Such a volatile may include a scent that is predetermined to
trigger a physiological response in the user to assist the user
with his or her workout and/or recover from his or her workout. For
example, the volatile may include a volatile that has a scent that
has a characteristic of causing a heightened response in a user,
which may give the user an additional ability or motivation to do
more during the workout.
[0054] The scent diffuser 46 may include multiple types of
volatiles that each have different types of scents. Each of the
scents may trigger different physiological responses in the user.
For example, at least one of the scents may trigger a heightened
response in the user, and at least another of the volatiles may
include a scent that causes the user to relax. Other types of
volatiles may be included that are predetermined to trigger other
types of physiological effects on the user.
[0055] In some examples, the heightened physiological effect is an
induced aggression and/or alertness that provides the user an
increased ability to execute his or her workout. In some examples,
the volatiles that can trigger such effects in a user include
volatiles with a peppermint scent, spearmint scent, another type of
mint scent, a cinnamon scent, another type of scent, or
combinations thereof. The physiological effects that may be induced
by such a volatile scent may include increasing the user's heart
rate, causing or increasing a hormone release, boosting mood,
improving blood pressure, improving respiratory function,
decreasing exhaustion, increasing energy, causing psychological
effects, causing other physiological effects, or combinations
thereof.

•••••

» **WORK INSTRUCTIONS**
Please carry on the passage about the workout scent diffuser, starting right after its last sentence.

•••••

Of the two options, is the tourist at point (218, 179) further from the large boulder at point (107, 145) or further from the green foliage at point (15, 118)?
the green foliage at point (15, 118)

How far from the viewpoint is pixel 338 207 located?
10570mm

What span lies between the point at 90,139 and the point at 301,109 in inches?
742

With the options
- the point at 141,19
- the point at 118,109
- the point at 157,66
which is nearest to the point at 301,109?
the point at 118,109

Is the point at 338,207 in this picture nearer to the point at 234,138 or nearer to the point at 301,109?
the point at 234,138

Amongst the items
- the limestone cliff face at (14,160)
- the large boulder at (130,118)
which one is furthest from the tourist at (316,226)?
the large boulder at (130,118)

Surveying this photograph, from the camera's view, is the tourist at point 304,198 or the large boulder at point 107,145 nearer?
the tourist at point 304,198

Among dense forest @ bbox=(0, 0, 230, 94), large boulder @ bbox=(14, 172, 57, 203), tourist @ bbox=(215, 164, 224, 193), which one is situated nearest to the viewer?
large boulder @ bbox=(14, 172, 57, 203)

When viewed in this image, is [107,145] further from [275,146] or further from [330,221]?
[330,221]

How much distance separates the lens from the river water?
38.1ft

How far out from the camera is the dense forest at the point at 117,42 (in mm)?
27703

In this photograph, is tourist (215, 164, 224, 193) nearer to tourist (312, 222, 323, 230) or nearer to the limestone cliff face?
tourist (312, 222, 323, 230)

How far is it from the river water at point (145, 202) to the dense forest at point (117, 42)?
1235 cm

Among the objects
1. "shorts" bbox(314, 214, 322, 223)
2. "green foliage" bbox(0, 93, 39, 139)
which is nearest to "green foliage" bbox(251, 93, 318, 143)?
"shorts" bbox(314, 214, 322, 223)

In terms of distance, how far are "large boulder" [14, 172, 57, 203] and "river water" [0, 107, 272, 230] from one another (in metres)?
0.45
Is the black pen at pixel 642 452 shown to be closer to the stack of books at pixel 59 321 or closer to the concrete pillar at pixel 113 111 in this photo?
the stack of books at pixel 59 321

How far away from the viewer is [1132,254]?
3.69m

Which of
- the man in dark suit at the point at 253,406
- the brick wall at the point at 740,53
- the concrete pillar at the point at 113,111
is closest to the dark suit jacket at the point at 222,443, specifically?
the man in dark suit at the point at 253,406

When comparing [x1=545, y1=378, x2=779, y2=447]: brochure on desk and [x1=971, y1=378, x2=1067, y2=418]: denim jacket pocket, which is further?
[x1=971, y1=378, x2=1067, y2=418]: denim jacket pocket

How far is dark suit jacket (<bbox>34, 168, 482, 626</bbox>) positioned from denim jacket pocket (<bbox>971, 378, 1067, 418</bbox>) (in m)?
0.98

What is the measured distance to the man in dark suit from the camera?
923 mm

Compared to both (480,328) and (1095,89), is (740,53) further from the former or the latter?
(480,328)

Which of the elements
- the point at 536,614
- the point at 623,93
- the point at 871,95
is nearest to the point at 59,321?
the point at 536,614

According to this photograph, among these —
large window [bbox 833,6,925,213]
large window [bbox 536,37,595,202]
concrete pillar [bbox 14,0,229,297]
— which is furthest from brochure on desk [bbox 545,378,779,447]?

•••••

» **IN RESPONSE**
[0056] In some examples, the relaxed physiological effect may
trigger reactions that assist the body to transition from a working
out condition to a resting condition. During exercise, the user's
heart rate may be elevated, the user's muscles may be experiencing
a lactic acid build up, the user's muscles may ache due to other
reasons, the user's blood pressure may be elevated, the user may be
experiencing stress, the user may be experiencing other types of
conditions, or combinations thereof. The volatiles that may assist
is helping the user relax and/or reduce stress may include
volatiles that contain an orange scent, a cedar scent, a lavender
scent, a vanilla scent, an apple scent, a jasmine scent, a lemon
scent, a cucumber scent, another type of scent, or combinations
thereof. Such volatiles may assist in helping to reduce a lactic
acid build up, reduce the user's stress level, reduce the user's
heart rate, shorten the user's recovery period, cause other types
of physiological effects, or combinations thereof.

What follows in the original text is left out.